Toutes nos acquisitions réalisées ces dernières années s'inscrivent dans la même démarche : nous positionner sur des activités numériques porteuses ou des diversifications qui complètent nos métiers existants. Le groupe CCM Benchmark, qui a été acquis il y a quatre ans, a été bien intégré. Il avoisine désormais 55 millions d'euros de chiffre d'affaires annuel (contre 36 millions lors de son acquisition fin 2015. Des opérations de croissance externe ont eu lieu depuis, ndlr), dont 50 % via le média - notamment les contenus serviciels - et 50 % via le hors média, avec un modèle qui repose sur la publicité, la performance et les bases de données. A cet effet, nous avons récemment renforcé CCM avec le rachat en octobre de Be Move, une structure de 70 personnes spécialisée dans le marketing à la performance, qui réalise 10 millions d'euros de revenus annuels revenus en étant profitable.

Au sein de notre pôle de petites annonces Figaro Classifieds (70 millions d’euros de chiffre d’affaires annuels et 400 collaborateurs, ndlr) dirigé par Thibaut Gemignani, nous avons annoncé il y a quelques jours, une prise de participation majoritaire dans la société Golden Bees, dont la plateforme automatise la diffusion d’offres d’emploi et de campagnes de recrutement sous forme de publicités ciblées sur le web, les réseaux sociaux, les moteurs de recherche et agrégateurs (40 collaborateurs, 10 millions d'euros de revenu, équilibre revendiqué, ndlr). Et Viadeo (qui avait été acquis fin 2016 avec des ambitions élevées, ndlr) a été repositionné comme site d'avis sur les employeurs, avec le postulat que la réputation des entreprises devient clé pour le recrutement. Le site est passé de 4 à 7,5 millions d'avis. Enfin nous allons développer les liens entre les activités médias et Les Maisons du voyage et Marco Vasco en 2017 (ces agences de voyage ont été acquises en 2016 et 2017, ndlr).

 

"Nous avons environ 150 000 abonnés purs numériques. La progression est constante et l'an prochain, la majorité de la diffusion sera digitale"

 

 

Les offres payantes deviennent essentielles dans les modèles de presse. Quel est le nombre d'abonnés purs numériques désormais au Figaro ?

Nous avons environ 150 000 abonnés purs numériques, dont une partie n'ont pas accès au journal papier puisque depuis cet été nous avons segmenté l'abonnement en ligne pour le Figaro en trois offres, dans lesquelles les contenus et le nombre de comptes sont différents : à 9,90 euros, 14,90 euros et 19,90 euros. La progression est constante et l'an prochain, la majorité de la diffusion sera digitale. 

 

Evolution de la diffusion France Payée du Figaro sur 5 ans (ACPM)  
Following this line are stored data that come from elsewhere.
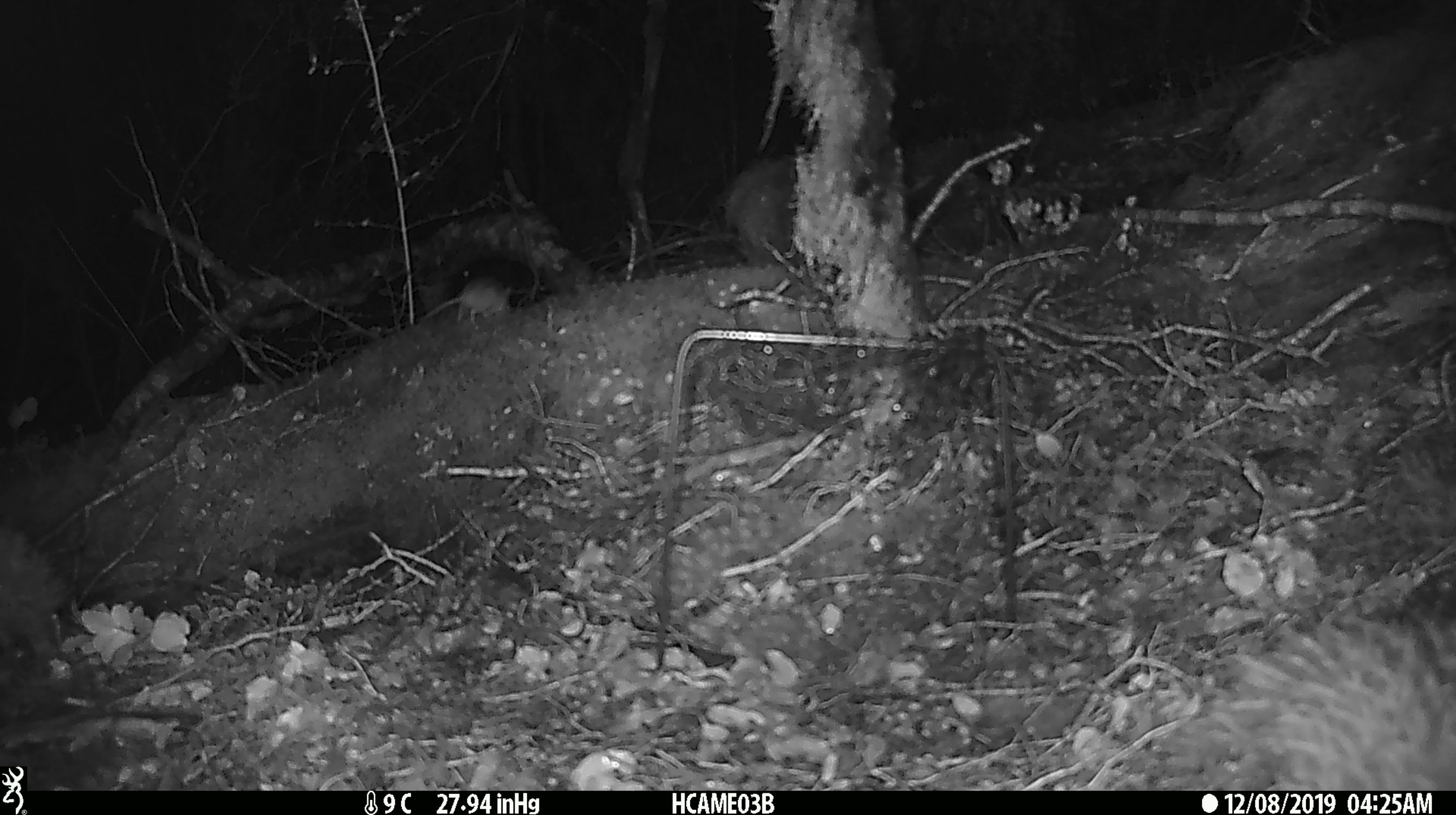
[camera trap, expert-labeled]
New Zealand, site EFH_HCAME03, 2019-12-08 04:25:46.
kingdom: Animalia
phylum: Chordata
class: Mammalia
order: Rodentia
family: Muridae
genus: Mus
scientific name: Mus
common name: mouse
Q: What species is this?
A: Mouse (Mus).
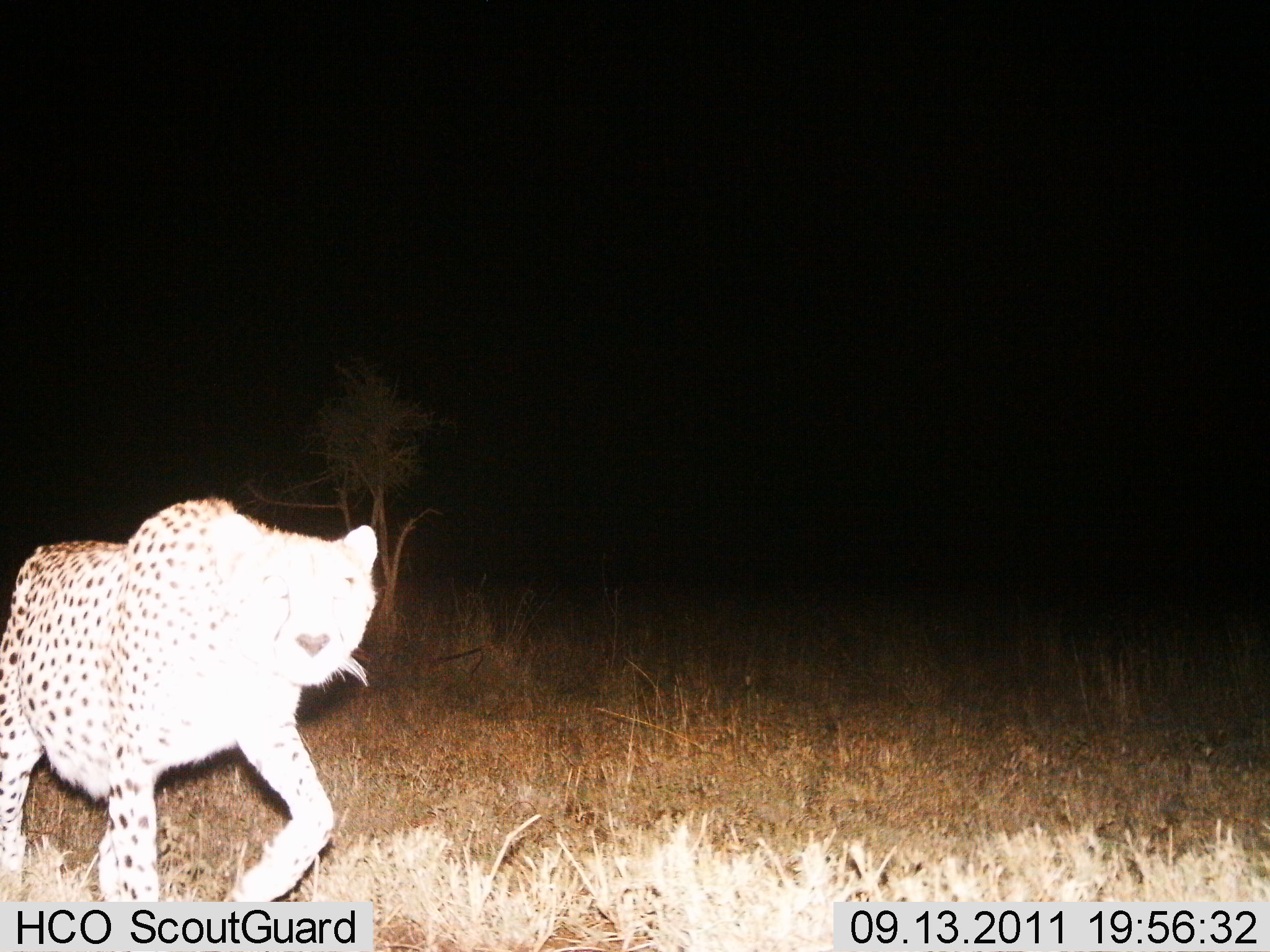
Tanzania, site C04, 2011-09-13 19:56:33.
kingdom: Animalia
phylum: Chordata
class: Mammalia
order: Carnivora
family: Felidae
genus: Acinonyx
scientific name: Acinonyx jubatus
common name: cheetah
Cheetah (Acinonyx jubatus), count 1. Behavior (volunteer vote fractions): standing 0%, resting 0%, moving 100%, interacting 0%. Young present (vote fraction): 0%. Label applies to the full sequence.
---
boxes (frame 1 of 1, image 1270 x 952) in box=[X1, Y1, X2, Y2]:
animal: box=[1, 493, 381, 952]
Année 2015 : 311 000 exemplaires / jour  -  12 derniers mois : 314 000 exemplaires / jour

 

Quelles seront vos priorités en 2020 ?

D'une part continuer et réussir les intégrations après les acquisitions réalisées, d'autre part poursuivre la diversification du groupe, pour consolider notre modèle de groupe média diversifié, qui repose sur trois piliers : le lecteur, la publicité et les services. Ce sera notre capacité à activer les synergies au sein du groupe - entre nos 2 100 collaborateurs environ - et à partager les savoirs et le savoir faire, notamment dans la publicité et la commercialisation croisée, qui déterminera notre succès.

Il y a eu un engouement autour de l'audio en 2019, notamment sur le podcast. Croyez-vous à ce format comme nouveau levier de revenus ? 

D'abord, il ne faut pas se tromper : c'est une nouvelle offre éditoriale qui demande un réel investissement. Autrement dit, il faut concevoir l'audio comme un nouvel effort pour les rédactions, car il ne suffit pas de dupliquer des textes par la voix. Les contenus doivent être différents. Les radios ont d'ailleurs un vrai avantage sur la presse car ils ont déjà la culture et l'expérience de la voix. Mais il y a une vraie appétence des lecteurs, donc il faut s'y positionner. La question porte sur la monétisation de l'audio : par le sponsoring publicitaire ou inclus dans les offres payantes ? Personnellement, je ne crois pas que le sponsoring soit un modèle pérenne à grande échelle pour l'audio, d'autant que la mesure prend du temps à se mettre en place. Le risque est également de retomber dans des KPI de média planning digitaux.

L'APIG, dont vous êtes vice-président, à déposé une requête contre Google devant l'Autorité de la concurrence, mais le fondement juridique n'est pas nécessairement acquis. Avez-vous bon espoir d'obtenir gain de cause sur les droits voisins ?

Google abuse clairement de sa position dominante. La demande que nous formulons avec notre requête est simple : revenir à l'état antérieur de son changement à titre conservatoire car il y a urgence, et prononcer contre Google une injonction à négocier. Nous estimons que la loi sur les droits d'auteur qui a été votée en juillet a été contournée par Google quand il a fait évoluer ses règles de référencement. Peut-être que la négociation aura lieu ; nous l'appelons de nos vœux ; pour l'instant ce n'est pas le cas.

Facebook a adopté la même position. Où en sont les discussions avec cet acteur ?

Facebook a effectivement appliqué la même lecture de la loi que Google, en référençant par défaut a minima les contenus des médias qui sont partagés par les utilisateurs. Mais à la différence de Google, Facebook accepte de discuter franchement et des négociations ont lieu ces dernières semaines (dans ces discussions, les éditeurs de l'APIG sont représentés par Pierre Louette, président des Echos et du Parisien, ndlr). La loi prévoit de conduire une négociation et d'appliquer la loi en mettant en place un dispositif de rémunération dans un cadre collectif. C'est ce que nous souhaitons. Qu'ensuite chaque éditeur ne perçoive pas exactement le même montant, c'est normal, nous le concevons, mais il ne peut pas y avoir d'accord individuel. Mais il faut avoir en tête que la loi ne concerne pas seulement Google et Facebook. Les autres acteurs comme Bing, Twitter, Pinterest, LinkedIn, etc., sont également concernés par la loi sur les droits voisins.

 

"Je suis convaincu qu'il est possible de mettre en place avec les plateformes des relations de travail plus saines et fructueuses pour tous"

 

Ces discussions ont-elles des chances d'aboutir ? Faut-il apporter une évolution à la loi votée en juillet pour la rendre plus précise ?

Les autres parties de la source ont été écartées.